Neural networks are basically just linear algebra (i.e matrix multiplication) plus an activation function (ReLu, sigmoid, etc.) to generate non-linearities.

Thats first year undergrad in most engineering programs - a fair amount even took it in high school.

I'd like to re-enforce this viewpoint. The math is non-trivial, but if you're a software engineer, you have the skills required to learn _enough_ of it to be useful in the domain. It's a subject which demands an enormous amount of rote learning - exactly the same as software engineering.
hot take: i don't think you even need to understand much linear algebra/calculus to understand what a transformer does. like the math for that could probably be learned within a week of focused effort.
Yeah to be honest its mostly the matrix multiplication, which I got in second year algebra (high school)0.

You don't really need even need to know about determinants, inverting matrices, Gauss-Jordan elimination, eigenvalues, etc. that you'd get in a first year undergrad linear algebra

May I plug-in with ClojureCUDA, a high-level library that lets you write CUDA with almost no overhead, but write it in the interactive Clojure REPL.

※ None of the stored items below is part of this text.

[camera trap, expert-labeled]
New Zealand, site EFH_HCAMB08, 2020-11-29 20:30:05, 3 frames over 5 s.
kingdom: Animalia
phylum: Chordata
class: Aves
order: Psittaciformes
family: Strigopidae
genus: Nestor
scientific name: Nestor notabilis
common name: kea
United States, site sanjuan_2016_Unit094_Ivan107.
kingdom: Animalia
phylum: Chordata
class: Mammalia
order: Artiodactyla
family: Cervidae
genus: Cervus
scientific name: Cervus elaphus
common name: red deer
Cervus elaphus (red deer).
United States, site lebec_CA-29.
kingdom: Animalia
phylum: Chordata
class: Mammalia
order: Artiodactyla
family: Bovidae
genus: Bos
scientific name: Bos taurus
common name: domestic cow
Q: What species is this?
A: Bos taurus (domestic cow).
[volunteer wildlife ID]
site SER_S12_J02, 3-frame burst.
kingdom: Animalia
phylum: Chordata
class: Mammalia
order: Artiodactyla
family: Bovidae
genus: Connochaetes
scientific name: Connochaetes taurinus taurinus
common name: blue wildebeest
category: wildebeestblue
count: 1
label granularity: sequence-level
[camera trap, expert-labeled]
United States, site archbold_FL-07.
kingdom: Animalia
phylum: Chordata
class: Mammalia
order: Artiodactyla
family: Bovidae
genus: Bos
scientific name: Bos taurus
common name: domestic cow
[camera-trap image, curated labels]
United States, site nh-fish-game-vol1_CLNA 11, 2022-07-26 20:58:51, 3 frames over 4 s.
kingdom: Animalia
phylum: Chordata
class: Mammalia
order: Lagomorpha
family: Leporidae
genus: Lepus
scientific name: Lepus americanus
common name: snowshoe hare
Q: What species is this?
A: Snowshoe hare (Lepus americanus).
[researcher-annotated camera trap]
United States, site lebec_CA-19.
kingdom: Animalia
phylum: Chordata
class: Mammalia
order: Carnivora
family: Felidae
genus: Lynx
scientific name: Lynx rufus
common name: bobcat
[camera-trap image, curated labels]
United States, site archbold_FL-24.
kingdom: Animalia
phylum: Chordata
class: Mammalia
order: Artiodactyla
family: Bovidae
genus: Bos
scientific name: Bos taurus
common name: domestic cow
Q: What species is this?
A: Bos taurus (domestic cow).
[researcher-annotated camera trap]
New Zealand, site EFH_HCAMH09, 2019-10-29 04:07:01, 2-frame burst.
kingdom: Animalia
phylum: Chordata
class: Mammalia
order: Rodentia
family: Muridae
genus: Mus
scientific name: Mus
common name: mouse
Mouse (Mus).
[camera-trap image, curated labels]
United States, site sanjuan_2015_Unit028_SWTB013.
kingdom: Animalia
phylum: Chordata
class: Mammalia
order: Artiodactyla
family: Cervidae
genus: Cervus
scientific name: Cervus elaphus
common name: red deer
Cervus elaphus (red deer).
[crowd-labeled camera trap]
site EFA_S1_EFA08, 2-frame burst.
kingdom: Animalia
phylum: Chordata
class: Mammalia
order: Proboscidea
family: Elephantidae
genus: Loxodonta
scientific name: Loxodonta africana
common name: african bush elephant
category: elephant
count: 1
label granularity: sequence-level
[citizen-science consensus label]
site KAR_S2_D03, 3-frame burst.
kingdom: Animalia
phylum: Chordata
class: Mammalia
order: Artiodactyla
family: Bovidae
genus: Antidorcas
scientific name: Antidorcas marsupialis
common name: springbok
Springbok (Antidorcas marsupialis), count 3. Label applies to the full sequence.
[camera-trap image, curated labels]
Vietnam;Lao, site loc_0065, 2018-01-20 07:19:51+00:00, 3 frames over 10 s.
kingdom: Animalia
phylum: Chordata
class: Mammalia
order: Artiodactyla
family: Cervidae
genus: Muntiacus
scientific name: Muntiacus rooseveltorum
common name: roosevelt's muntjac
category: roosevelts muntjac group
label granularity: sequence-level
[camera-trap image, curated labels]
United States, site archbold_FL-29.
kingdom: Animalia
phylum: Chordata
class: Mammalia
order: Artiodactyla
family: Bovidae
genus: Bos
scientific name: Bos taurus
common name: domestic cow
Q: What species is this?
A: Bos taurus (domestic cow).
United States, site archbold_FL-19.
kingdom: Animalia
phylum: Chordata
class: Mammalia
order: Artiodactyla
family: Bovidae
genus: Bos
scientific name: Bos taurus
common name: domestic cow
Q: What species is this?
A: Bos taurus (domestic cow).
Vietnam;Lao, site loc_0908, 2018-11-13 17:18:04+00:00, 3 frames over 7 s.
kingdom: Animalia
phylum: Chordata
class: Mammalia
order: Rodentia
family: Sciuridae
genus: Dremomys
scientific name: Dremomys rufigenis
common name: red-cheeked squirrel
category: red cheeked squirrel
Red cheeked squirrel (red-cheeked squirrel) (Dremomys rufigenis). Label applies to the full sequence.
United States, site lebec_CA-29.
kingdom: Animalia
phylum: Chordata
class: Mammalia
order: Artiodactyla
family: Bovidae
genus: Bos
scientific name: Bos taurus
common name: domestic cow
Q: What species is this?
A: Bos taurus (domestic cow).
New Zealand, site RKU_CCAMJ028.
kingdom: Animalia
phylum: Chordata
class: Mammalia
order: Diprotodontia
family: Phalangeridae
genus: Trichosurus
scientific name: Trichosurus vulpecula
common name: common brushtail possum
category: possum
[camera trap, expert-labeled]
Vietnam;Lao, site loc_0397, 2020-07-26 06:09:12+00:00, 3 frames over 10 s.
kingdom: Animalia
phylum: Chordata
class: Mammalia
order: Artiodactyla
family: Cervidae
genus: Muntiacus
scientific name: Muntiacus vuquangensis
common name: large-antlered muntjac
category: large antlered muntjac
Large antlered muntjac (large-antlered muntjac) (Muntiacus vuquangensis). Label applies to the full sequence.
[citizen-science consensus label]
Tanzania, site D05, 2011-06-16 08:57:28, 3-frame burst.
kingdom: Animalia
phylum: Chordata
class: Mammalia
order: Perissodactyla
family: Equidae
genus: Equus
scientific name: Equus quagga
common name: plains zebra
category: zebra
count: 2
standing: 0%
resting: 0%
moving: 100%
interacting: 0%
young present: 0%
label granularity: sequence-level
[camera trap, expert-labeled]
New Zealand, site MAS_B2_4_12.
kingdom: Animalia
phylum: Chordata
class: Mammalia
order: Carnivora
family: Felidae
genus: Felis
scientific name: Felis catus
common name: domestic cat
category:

https://github.com/uncomplicate/clojurecuda

There's also tons of free tutorials at https://dragan.rocks And a few books! (not free) at https://aiprobook.com

Everything from scratch, interactive, line-by-line, and each line is executed in the live REPL.

Not a stupid question at all! Imo, you can definitely dive deep into CUDA and GPU architecture without needing to be a math whiz. Think of it like this: you can be a great car mechanic without being the engineer who designed the engine.

Start with understanding parallel computing concepts and how GPUs are structured for it. Optimization is key - learn about memory access patterns, thread management, and how to profile your code to find bottlenecks. There are tons of great resources online, and NVIDIA's own documentation is surprisingly good.

As for the data engineering side, tbh, it's tougher to get into MLE without ML knowledge. However, focusing on the data pipeline, feature engineering, and data quality aspects for ML projects might be

loading story #43128988
loading story #43128768
I suggest having a look at https://m.youtube.com/@GPUMODE

They have excellent resources to get you started with Cuda/Triton on top of torch. It also has a good community around it so you get to listen to some amazing people :)

It's definitely possible to focus on the CUDA/GPU side without diving deep into the math. Understanding parallel computing principles and memory optimization is key. I've found that focusing on specific use cases, like optimizing inference, can be a good way to learn. On that note, you might find https://github.com/codelion/optillm useful – it optimizes LLM inference and could give you practical experience with GPU utilization. What kind of AI applications are you most interested in optimizing?
> Math side of AI but still drill deeper into the lower level of CUDA or even GPU architecture

CUDA requires clear understanding of mathematics related to graphics processing and algebra. Using CUDA like you would use traditional CPU would yield abysmal performance.

> MLE or AI Data Engineering without knowing AI/ML

It's impossible to do so, considering that you need to know exactly how the data is used in the models. At the very least you need to understand the basics of the systems that use your data.

Like 90% of the time spent in creating ML based applications is preparing the data to be useful for a particular use case. And if you take Google ML Crash Course, you'll understand why you need to know what and why.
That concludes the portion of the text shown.